- [EXERCISE]: Without changing a single character, write out every record below.

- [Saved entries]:
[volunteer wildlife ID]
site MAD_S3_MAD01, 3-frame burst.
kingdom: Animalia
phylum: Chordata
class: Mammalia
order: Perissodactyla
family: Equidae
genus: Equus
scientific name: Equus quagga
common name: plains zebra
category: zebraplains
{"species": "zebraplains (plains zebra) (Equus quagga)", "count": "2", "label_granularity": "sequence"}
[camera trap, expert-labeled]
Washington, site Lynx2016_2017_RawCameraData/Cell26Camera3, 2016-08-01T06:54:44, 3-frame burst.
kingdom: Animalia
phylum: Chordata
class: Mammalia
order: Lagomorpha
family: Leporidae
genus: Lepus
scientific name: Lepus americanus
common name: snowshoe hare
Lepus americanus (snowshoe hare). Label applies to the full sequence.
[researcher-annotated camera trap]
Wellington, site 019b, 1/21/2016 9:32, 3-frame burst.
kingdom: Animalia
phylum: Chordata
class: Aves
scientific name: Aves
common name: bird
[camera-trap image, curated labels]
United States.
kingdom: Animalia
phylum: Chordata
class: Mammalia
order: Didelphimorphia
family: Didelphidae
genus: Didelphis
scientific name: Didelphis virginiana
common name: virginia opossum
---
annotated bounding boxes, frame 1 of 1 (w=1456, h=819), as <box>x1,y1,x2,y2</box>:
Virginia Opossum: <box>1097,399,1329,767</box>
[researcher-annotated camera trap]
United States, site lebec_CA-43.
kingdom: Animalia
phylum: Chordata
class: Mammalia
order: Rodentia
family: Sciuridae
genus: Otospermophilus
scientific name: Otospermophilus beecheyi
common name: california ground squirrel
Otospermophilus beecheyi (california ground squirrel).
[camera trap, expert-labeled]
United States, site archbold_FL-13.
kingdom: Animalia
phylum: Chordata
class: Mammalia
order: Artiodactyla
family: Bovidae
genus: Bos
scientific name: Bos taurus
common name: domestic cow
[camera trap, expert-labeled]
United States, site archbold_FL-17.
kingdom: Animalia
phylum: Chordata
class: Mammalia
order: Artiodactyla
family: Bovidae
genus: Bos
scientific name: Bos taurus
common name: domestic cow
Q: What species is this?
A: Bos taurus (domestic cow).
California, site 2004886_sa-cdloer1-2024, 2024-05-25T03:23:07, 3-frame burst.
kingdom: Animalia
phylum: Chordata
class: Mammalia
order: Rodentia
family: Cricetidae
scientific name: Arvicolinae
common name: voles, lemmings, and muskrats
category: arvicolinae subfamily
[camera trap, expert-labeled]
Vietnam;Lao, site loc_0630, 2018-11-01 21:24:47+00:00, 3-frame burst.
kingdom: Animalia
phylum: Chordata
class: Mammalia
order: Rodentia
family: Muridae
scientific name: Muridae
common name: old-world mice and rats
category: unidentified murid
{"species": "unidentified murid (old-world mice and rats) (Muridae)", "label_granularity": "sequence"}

- [COMPLETED EXERCISE]:
[volunteer wildlife ID]
site MAD_S3_MAD01, 3-frame burst.
kingdom: Animalia
phylum: Chordata
class: Mammalia
order: Perissodactyla
family: Equidae
genus: Equus
scientific name: Equus quagga
common name: plains zebra
category: zebraplains
{"species": "zebraplains (plains zebra) (Equus quagga)", "count": "2", "label_granularity": "sequence"}
[camera trap, expert-labeled]
Washington, site Lynx2016_2017_RawCameraData/Cell26Camera3, 2016-08-01T06:54:44, 3-frame burst.
kingdom: Animalia
phylum: Chordata
class: Mammalia
order: Lagomorpha
family: Leporidae
genus: Lepus
scientific name: Lepus americanus
common name: snowshoe hare
Lepus americanus (snowshoe hare). Label applies to the full sequence.
[researcher-annotated camera trap]
Wellington, site 019b, 1/21/2016 9:32, 3-frame burst.
kingdom: Animalia
phylum: Chordata
class: Aves
scientific name: Aves
common name: bird
[camera-trap image, curated labels]
United States.
kingdom: Animalia
phylum: Chordata
class: Mammalia
order: Didelphimorphia
family: Didelphidae
genus: Didelphis
scientific name: Didelphis virginiana
common name: virginia opossum
---
annotated bounding boxes, frame 1 of 1 (w=1456, h=819), as <box>x1,y1,x2,y2</box>:
Virginia Opossum: <box>1097,399,1329,767</box>
[researcher-annotated camera trap]
United States, site lebec_CA-43.
kingdom: Animalia
phylum: Chordata
class: Mammalia
order: Rodentia
family: Sciuridae
genus: Otospermophilus
scientific name: Otospermophilus beecheyi
common name: california ground squirrel
Otospermophilus beecheyi (california ground squirrel).
[camera trap, expert-labeled]
United States, site archbold_FL-13.
kingdom: Animalia
phylum: Chordata
class: Mammalia
order: Artiodactyla
family: Bovidae
genus: Bos
scientific name: Bos taurus
common name: domestic cow
[camera trap, expert-labeled]
United States, site archbold_FL-17.
kingdom: Animalia
phylum: Chordata
class: Mammalia
order: Artiodactyla
family: Bovidae
genus: Bos
scientific name: Bos taurus
common name: domestic cow
Q: What species is this?
A: Bos taurus (domestic cow).
California, site 2004886_sa-cdloer1-2024, 2024-05-25T03:23:07, 3-frame burst.
kingdom: Animalia
phylum: Chordata
class: Mammalia
order: Rodentia
family: Cricetidae
scientific name: Arvicolinae
common name: voles, lemmings, and muskrats
category: arvicolinae subfamily
[camera trap, expert-labeled]
Vietnam;Lao, site loc_0630, 2018-11-01 21:24:47+00:00, 3-frame burst.
kingdom: Animalia
phylum: Chordata
class: Mammalia
order: Rodentia
family: Muridae
scientific name: Muridae
common name: old-world mice and rats
category: unidentified murid
{"species": "unidentified murid (old-world mice and rats) (Muridae)", "label_granularity": "sequence"}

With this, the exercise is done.